Abstract

The idea of displacing bodies or body-parts for the Christian cult of saints and relics represented a fundamental departure from the ancient relationship with bodies and bodily remains. Promoters of the cult in the fourth century, such as Ambrose of Milan, thus had to justify these new practices within a network of rhetorical and material realities, creating an ideological “frame” that mirrored the physical one - the reliquaries housing the relics themselves. Two centuries later, in the age of Gregory of Tours, these accepted practices were reframed in yet another geographical and cultural realm, paving the way for the medieval cult of relics. Against the backdrop of this classical narrative, this article aims to understand the tension between the intellectual and ideal setting of the cult of relics promoted by Ambrose and his circle and its actual material reality and transformations over the two centuries leading up to Gregory’s time.

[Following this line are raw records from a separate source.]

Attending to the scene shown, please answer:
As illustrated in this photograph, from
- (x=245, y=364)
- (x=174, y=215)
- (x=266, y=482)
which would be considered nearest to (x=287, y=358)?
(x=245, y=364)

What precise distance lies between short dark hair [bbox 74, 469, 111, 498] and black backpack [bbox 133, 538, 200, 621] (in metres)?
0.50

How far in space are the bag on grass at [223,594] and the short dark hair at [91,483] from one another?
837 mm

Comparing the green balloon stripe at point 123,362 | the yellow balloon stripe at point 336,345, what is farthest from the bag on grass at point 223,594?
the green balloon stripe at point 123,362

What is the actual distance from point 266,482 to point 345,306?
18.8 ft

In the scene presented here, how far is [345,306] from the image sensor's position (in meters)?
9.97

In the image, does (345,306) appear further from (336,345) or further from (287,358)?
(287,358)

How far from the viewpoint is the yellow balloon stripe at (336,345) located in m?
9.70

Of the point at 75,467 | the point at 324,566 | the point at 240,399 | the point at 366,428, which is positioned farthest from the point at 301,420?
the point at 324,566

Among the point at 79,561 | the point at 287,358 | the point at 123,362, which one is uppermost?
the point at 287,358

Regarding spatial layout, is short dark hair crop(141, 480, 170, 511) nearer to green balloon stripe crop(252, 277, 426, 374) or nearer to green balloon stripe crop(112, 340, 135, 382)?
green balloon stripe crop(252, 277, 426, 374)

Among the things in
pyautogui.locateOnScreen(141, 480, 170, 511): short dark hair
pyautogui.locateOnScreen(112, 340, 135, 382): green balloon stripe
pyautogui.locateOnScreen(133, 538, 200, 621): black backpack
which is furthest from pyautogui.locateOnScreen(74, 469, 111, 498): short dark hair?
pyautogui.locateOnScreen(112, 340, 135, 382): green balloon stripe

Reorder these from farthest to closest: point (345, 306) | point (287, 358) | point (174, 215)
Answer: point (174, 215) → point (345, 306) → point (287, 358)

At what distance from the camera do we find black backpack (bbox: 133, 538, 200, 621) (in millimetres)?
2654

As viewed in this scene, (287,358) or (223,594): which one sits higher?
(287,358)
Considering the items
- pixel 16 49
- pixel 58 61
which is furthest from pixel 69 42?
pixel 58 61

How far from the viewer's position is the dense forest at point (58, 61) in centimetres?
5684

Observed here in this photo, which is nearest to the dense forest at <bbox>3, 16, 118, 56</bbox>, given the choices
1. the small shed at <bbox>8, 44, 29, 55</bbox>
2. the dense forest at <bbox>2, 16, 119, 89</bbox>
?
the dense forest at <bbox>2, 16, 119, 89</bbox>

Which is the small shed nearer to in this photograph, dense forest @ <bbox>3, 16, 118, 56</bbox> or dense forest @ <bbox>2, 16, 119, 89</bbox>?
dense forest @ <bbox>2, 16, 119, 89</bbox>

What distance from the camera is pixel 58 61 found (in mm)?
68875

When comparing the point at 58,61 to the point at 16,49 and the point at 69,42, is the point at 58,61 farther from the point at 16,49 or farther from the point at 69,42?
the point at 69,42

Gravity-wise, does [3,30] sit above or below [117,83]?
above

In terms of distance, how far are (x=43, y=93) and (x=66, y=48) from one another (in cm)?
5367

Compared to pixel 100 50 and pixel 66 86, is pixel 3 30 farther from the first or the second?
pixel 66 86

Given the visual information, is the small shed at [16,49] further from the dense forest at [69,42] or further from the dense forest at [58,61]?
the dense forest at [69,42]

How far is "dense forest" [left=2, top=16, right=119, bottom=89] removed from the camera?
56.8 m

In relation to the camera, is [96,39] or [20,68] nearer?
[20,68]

Specifically, the paper focuses on the new practices around martyrs’ relics put into place by the bishop of Milan, and how they spread via the contemporary networks of the ecclesiastic and intellectual elite. Secondly, based on the analysis of selected objects from the fourth-century Italian Peninsula such as the San Nazaro casket and the small capsella at Garlate, as well as on sources describing the performance of relics, the article examines the actual effectiveness of the cult’s material implementation as opposed to its rhetorical framing. Ultimately, it questions the efficacy and longevity of the initial networking promoted by Ambrose, especially when implemented in a place and time where Romanization and Christianization underwent a different set of parameters than in Milan.